#### Data for analysis

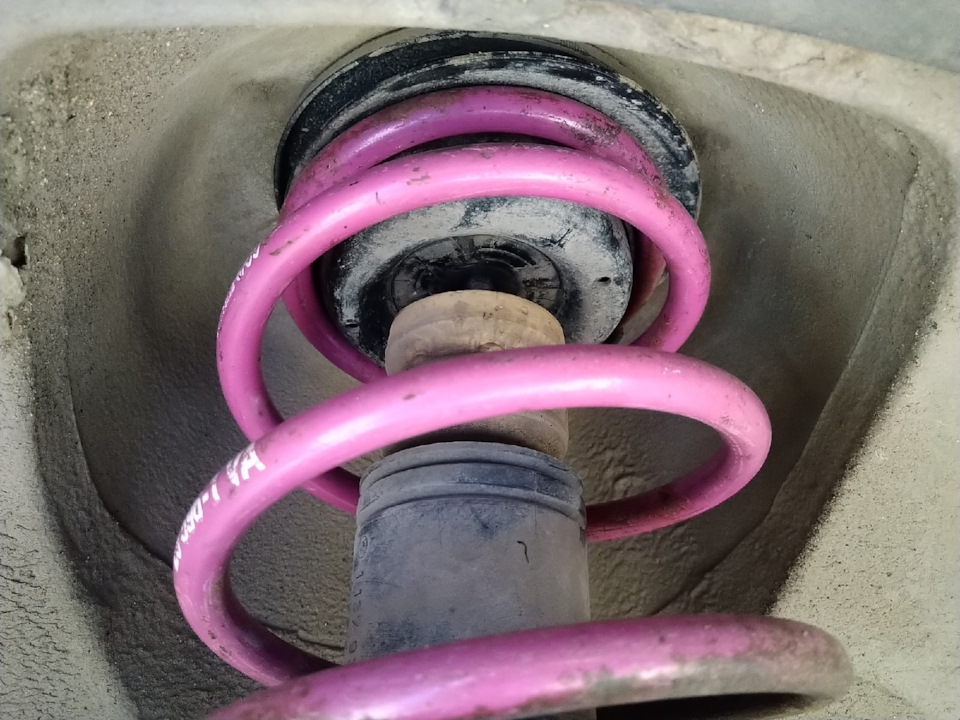 Пружины H&R 29596-1 — BMW 3 series Coupe (E36), 1,6 л, 1995 года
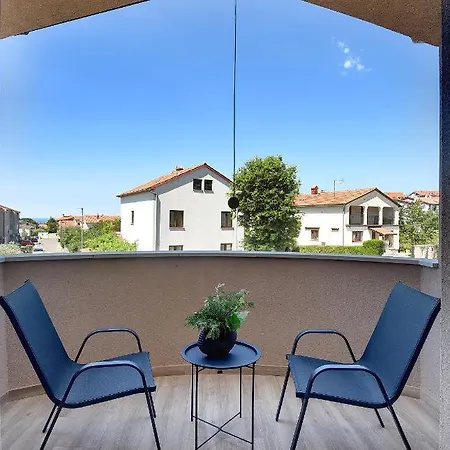 Villa Vanesa With Private Pool Near Rovinj - Open 2022 *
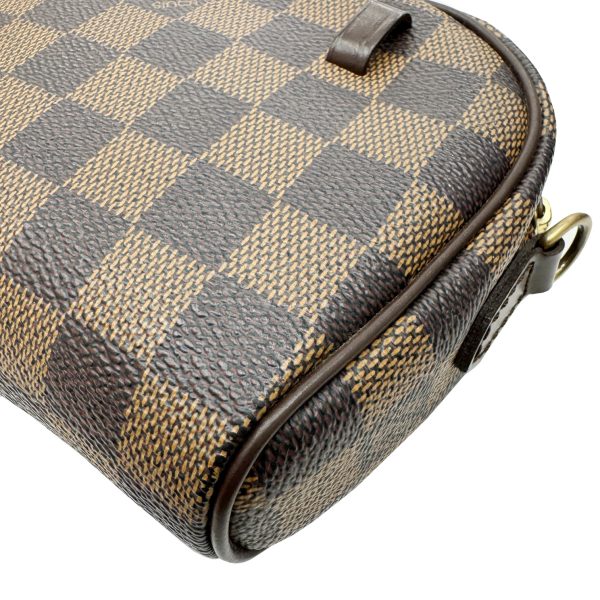 imgrc0095109443 LOUIS VUITTON Ipanema Pochette Damier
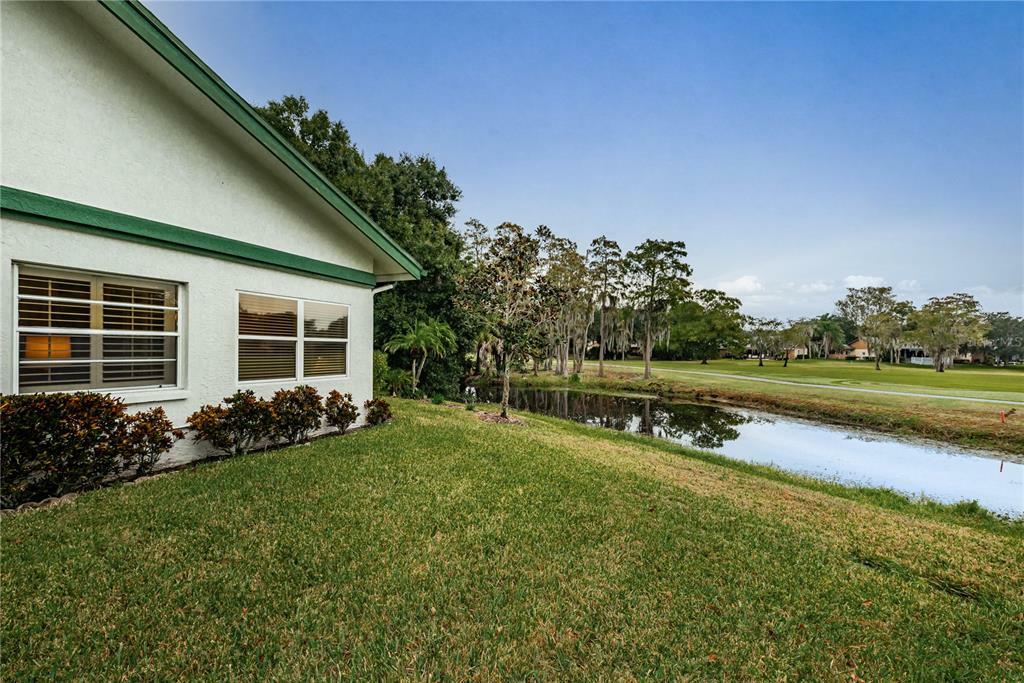 Property Photo:  220 Woodridge Circle  FL 34677 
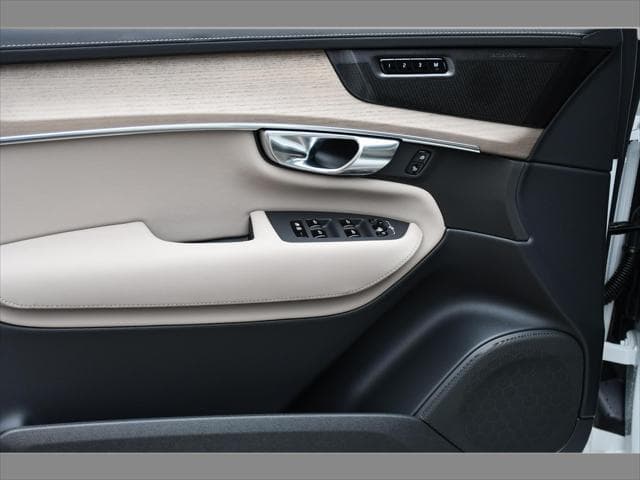 2027 Volvo XC90 Plug-In Hybrid SUV in Crystal White thumbnail 28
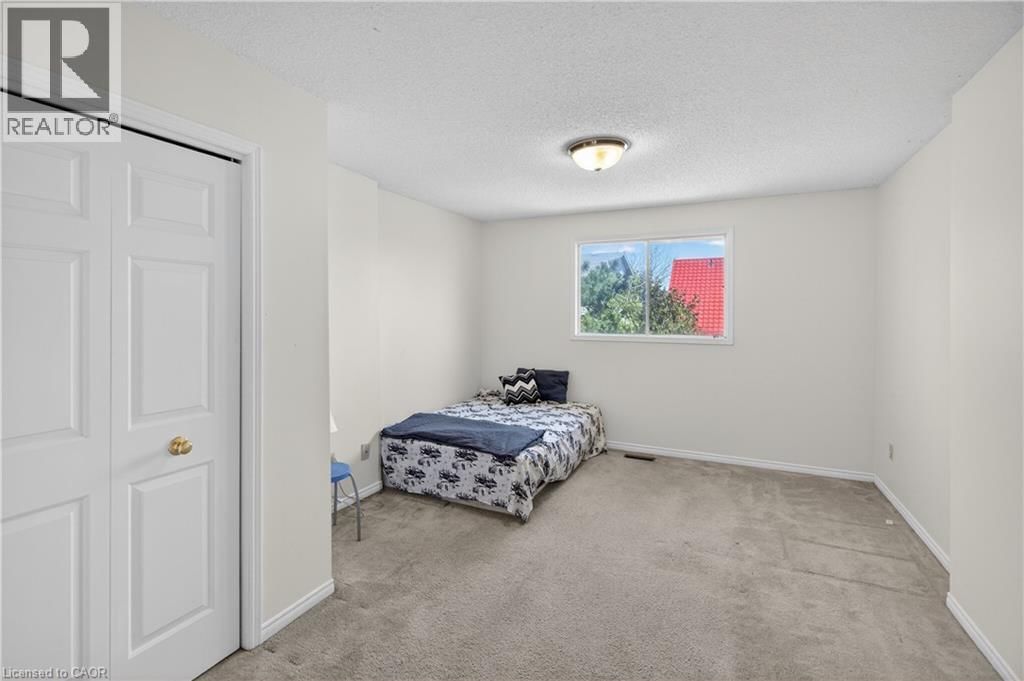 11 GIFFIN ROAD Image 32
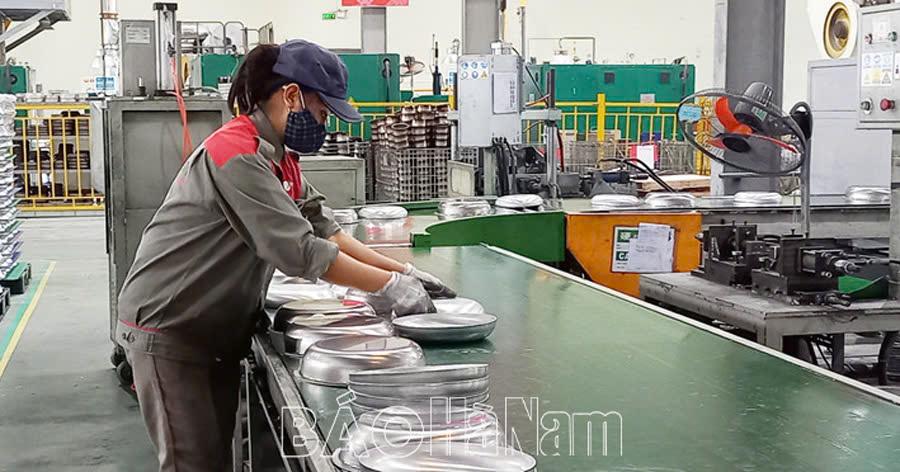 Chỉ thị của Thủ tướng Chính phủ về thúc đẩy phát triển doanh nghiệp nhỏ và vừa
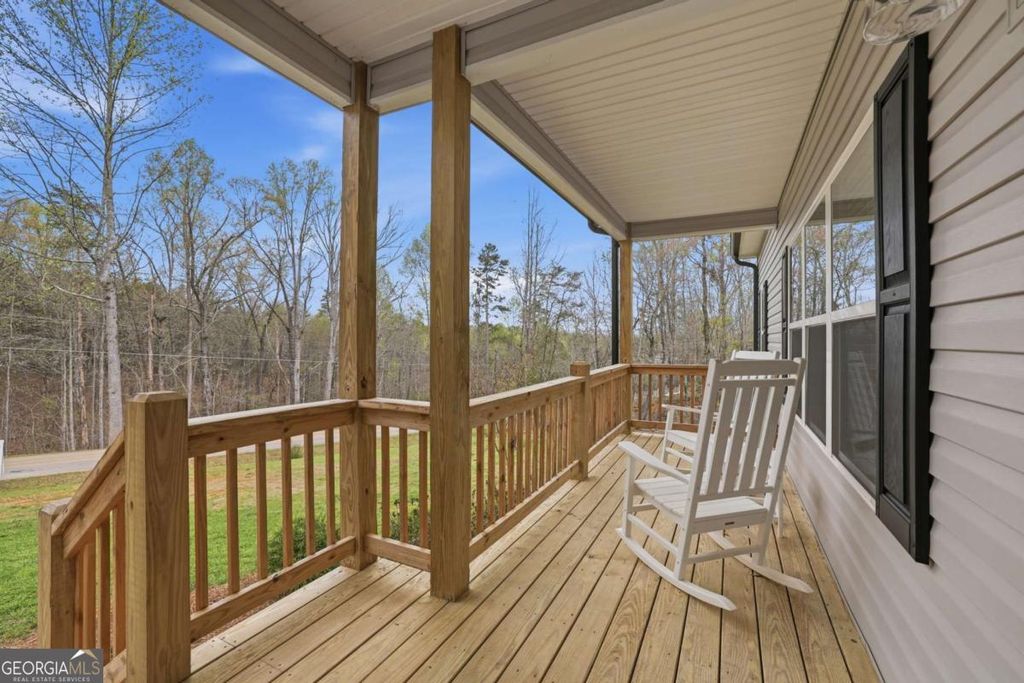 Photo of 400 Garrett Road, Demorest, GA 30535 (MLS # 10722551)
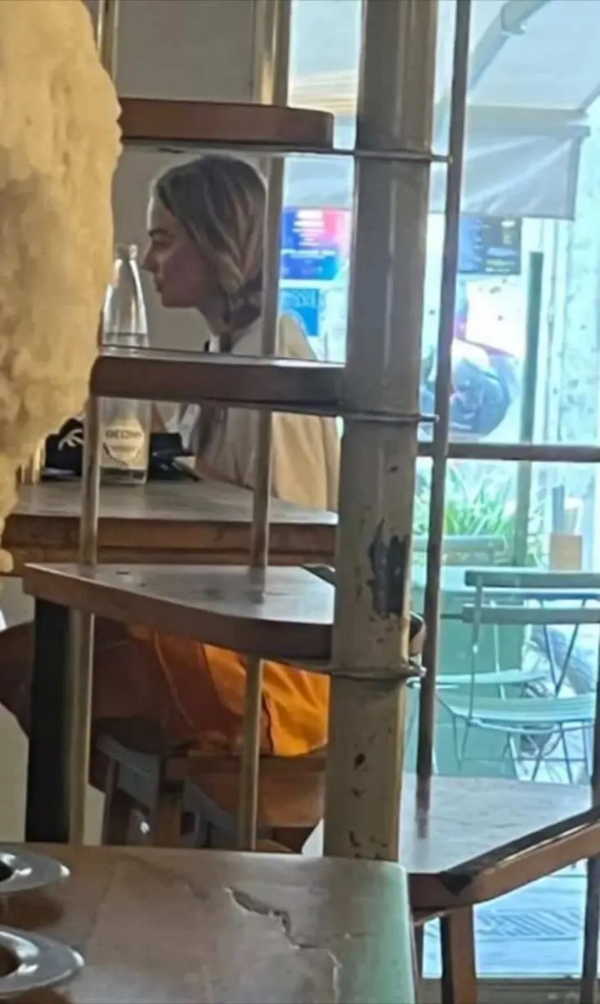 Margot Robbie: "Barbie" spotted in a Japanese restaurant in Athens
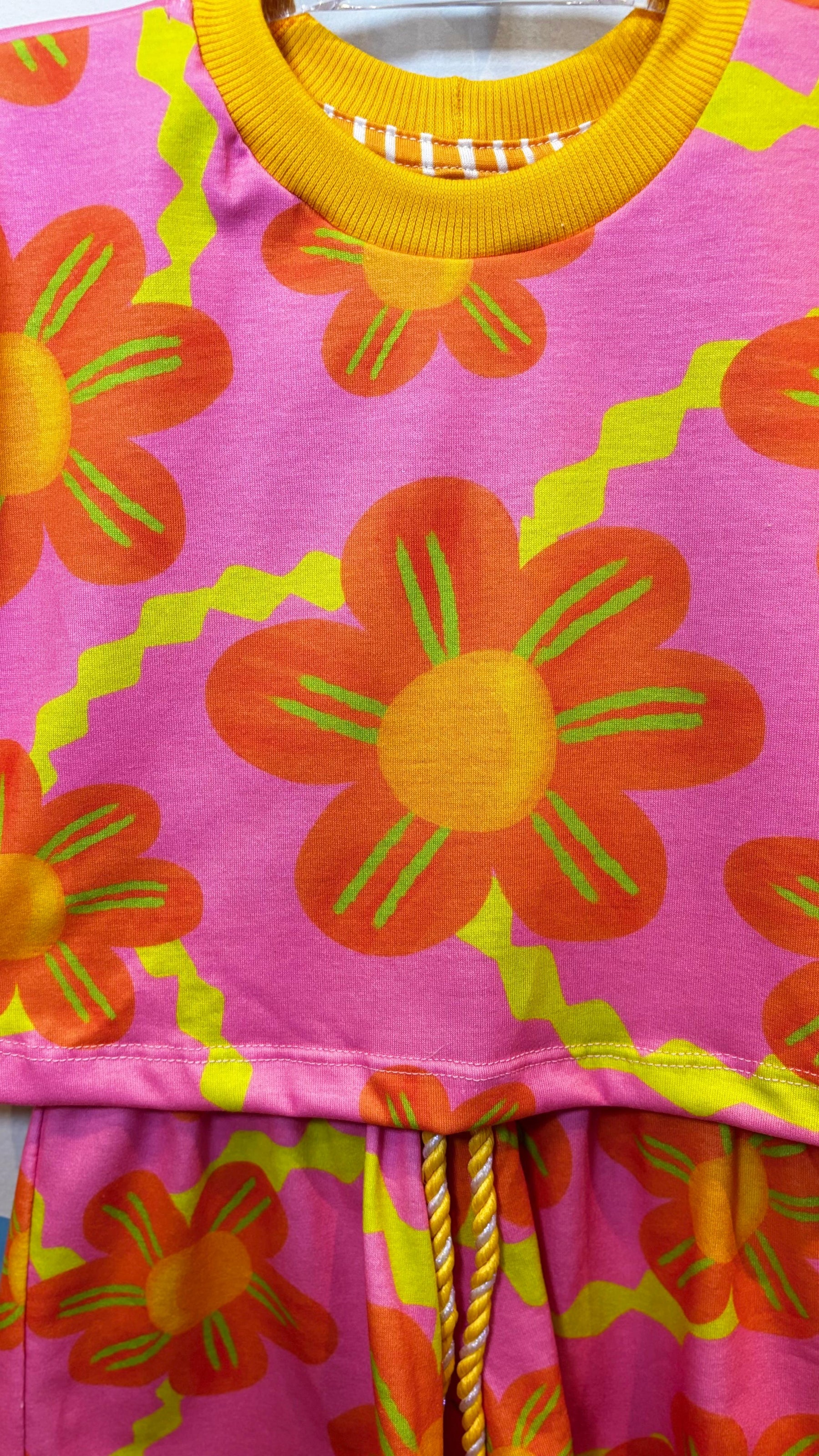 Conjunto Infantil Estampa Pétalas de Amor | Lá Colorê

########

### Your instructions:
Take the lines of the material above from the first through the one containing "11 GIFFIN ROAD Image 32", both included, and print them exactly without the pictures.

### Answer:
 Пружины H&R 29596-1 — BMW 3 series Coupe (E36), 1,6 л, 1995 года
 Villa Vanesa With Private Pool Near Rovinj - Open 2022 *
 imgrc0095109443 LOUIS VUITTON Ipanema Pochette Damier
 Property Photo:  220 Woodridge Circle  FL 34677 
 2027 Volvo XC90 Plug-In Hybrid SUV in Crystal White thumbnail 28
 11 GIFFIN ROAD Image 32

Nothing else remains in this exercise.